■ **Exercises to complete**
1 - From the passage on Pinsent Masons' arguments against Naibu Jersey's claim, print everything from "In the alternative, Pinsent" up to and including "on this basis.".
2 - In the passage on Pinsent Masons' arguments against Naibu Jersey's claim, under which section of the Arbitration Act 1996 does Pinsent Masons say the claim should be stayed?
3 - Write the next part of the passage on Pinsent Masons' arguments against Naibu Jersey's claim, starting after its final sentence.
[Passage shown Boundary: Start]
In the alternative, Pinsent Masons argues that the loss claimed by Naibu Jersey, even on the basis of the revised amended Particulars of Claim, is almost entirely reflective of the losses claimed by Naibu HK, and is therefore irrecoverable under the rule against recovery of reflective losses. On that further basis, therefore, Pinsent Masons says that the claim should also be struck out or dismissed summarily, as regards the majority of the losses claimed. It is accepted, however, that certain categories of loss set out in the revised amended Particulars of Claim would not fall to be dismissed on this basis.
In the further alternative, if the strike out/summary judgment applications fail, Pinsent Masons says that Naibu Jersey’s claim should be stayed pursuant to s. 9 of the Arbitration Act 1996, on the grounds that Naibu Jersey is claiming “under or through” a party to an arbitration agreement (i.e. Naibu HK) within the meaning of s. 82(2) of the Arbitration Act.
[Passage shown Boundary: End]
[Data section Boundary: Start]
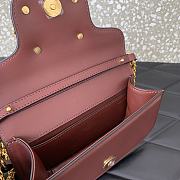 Colestore Valentino Garavani Locò Small Shoulder Bag In Calfskin With Jewel Logo Rosewood 19x11x5cm - 5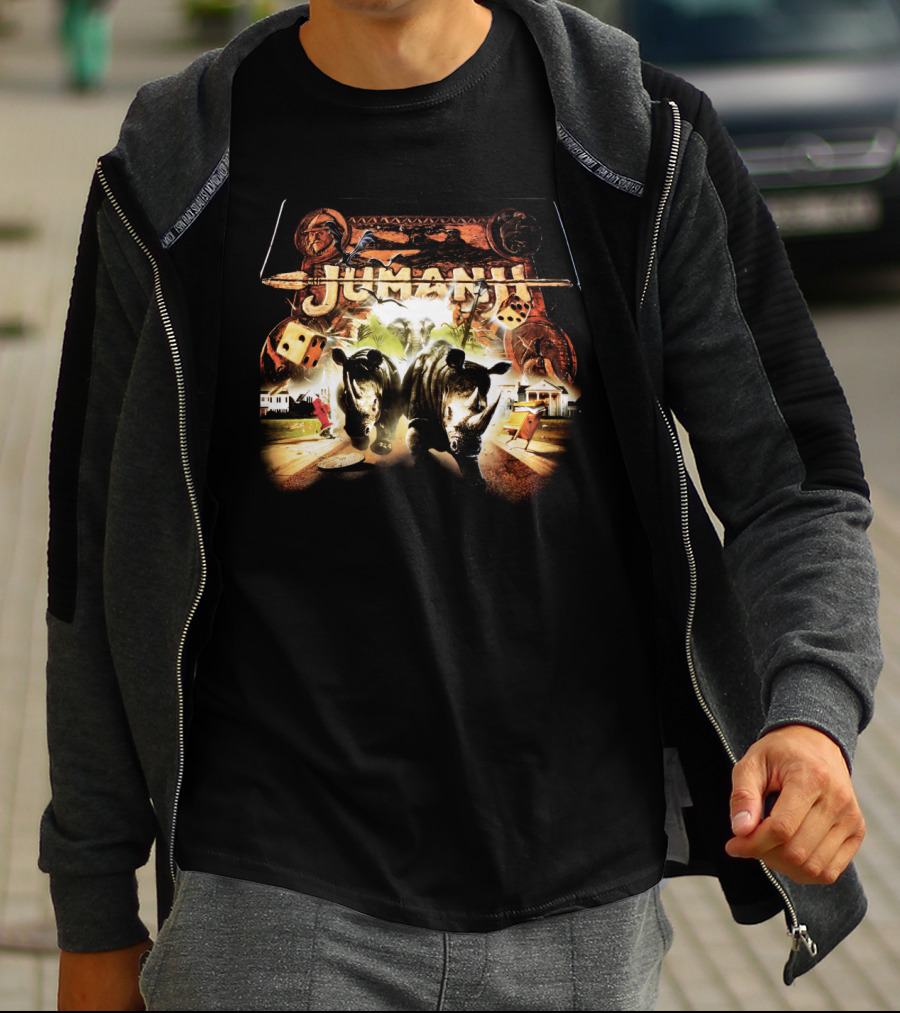 Jumanji Stampede Dice Adventure Classic Movie Scene T-Shirt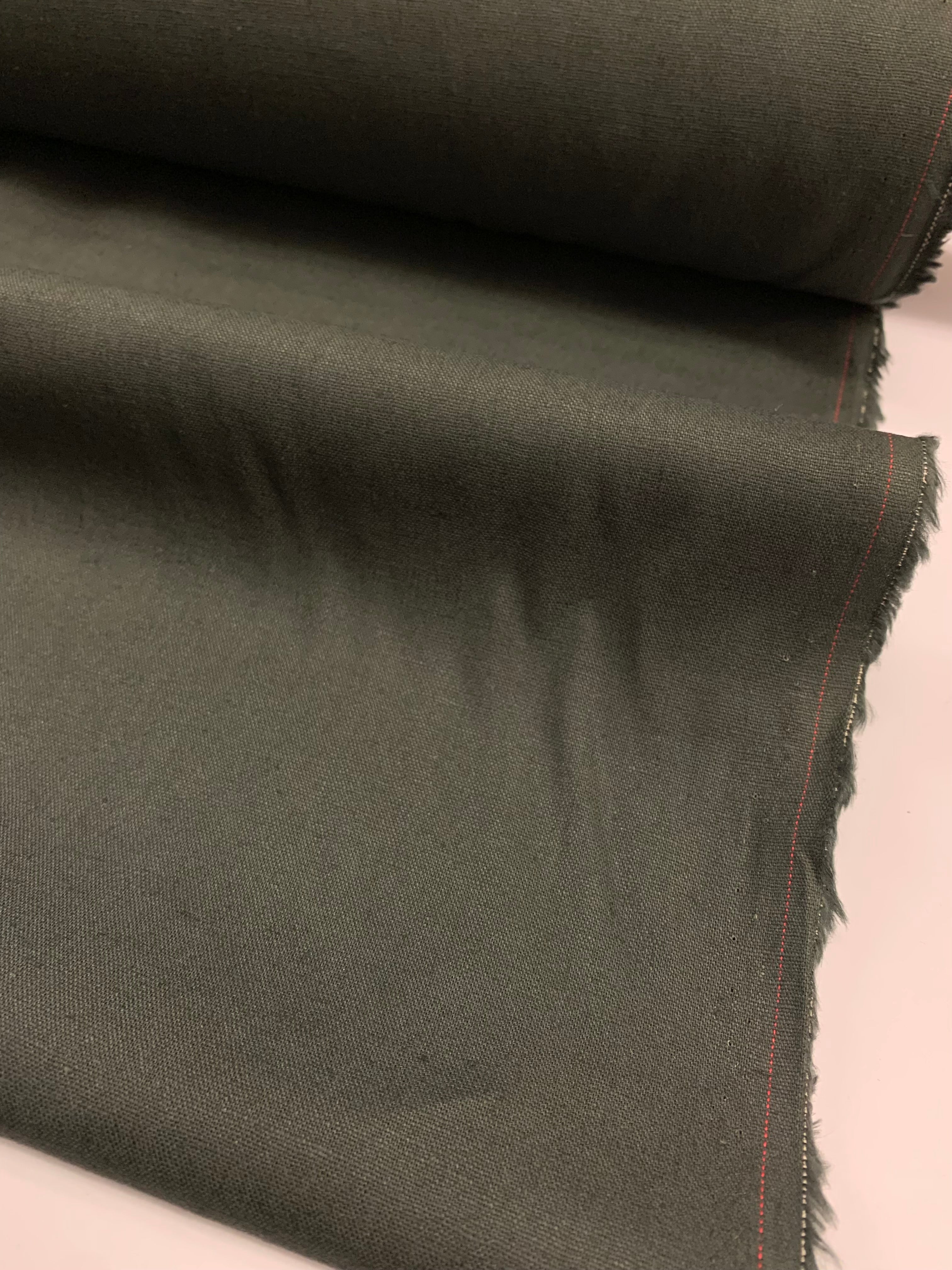 PURITY/ Cotton Linen plain dye in Dark Charcoal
[Data section Boundary: End]
■ **Responses for each task**
1 -
In the alternative, Pinsent Masons argues that the loss claimed by Naibu Jersey, even on the basis of the revised amended Particulars of Claim, is almost entirely reflective of the losses claimed by Naibu HK, and is therefore irrecoverable under the rule against recovery of reflective losses. On that further basis, therefore, Pinsent Masons says that the claim should also be struck out or dismissed summarily, as regards the majority of the losses claimed. It is accepted, however, that certain categories of loss set out in the revised amended Particulars of Claim would not fall to be dismissed on this basis.

2 - Section 9 of the Arbitration Act 1996.

3 -
The tests for strike out and summary judgment are well established. Under CPR r. 3.4(2)(a) a claim may be struck out if it discloses no reasonable grounds for bringing the claim, and CPR r. 24.2 provides that the court may give summary judgment against a claimant if it considers that the claimant has no real prospect of succeeding on the claim and there is no other compelling reason why the case should be disposed of at a trial. The correct approach to applications of this nature by defendants is set out by Lewison J in Easyair v Opal [2009] EWHC 339 (Ch) at §15, and is common ground as between the parties. In summary:
the court must consider whether the claimant has a “realistic” prospect of success, which means a claim that is more than merely arguable;
the court must not conduct a “mini-trial”, but it may nevertheless be clear from the evidence before the court that there is no substance in factual assertions made, particularly if contradicted by contemporaneous documents;
the court must take into account the evidence before it as well as the evidence that can reasonably be expected to be available at trial. If there are reasonable grounds for believing that a fuller investigation into the facts would affect the outcome of the case, the court should hesitate about making a final decision without a trial;
however if the application turns on a short point of law or construction, and the court is satisfied that it has before it all the evidence necessary for the proper determination of that question and the parties have had an adequate opportunity to address it in argument, the court should decide that point.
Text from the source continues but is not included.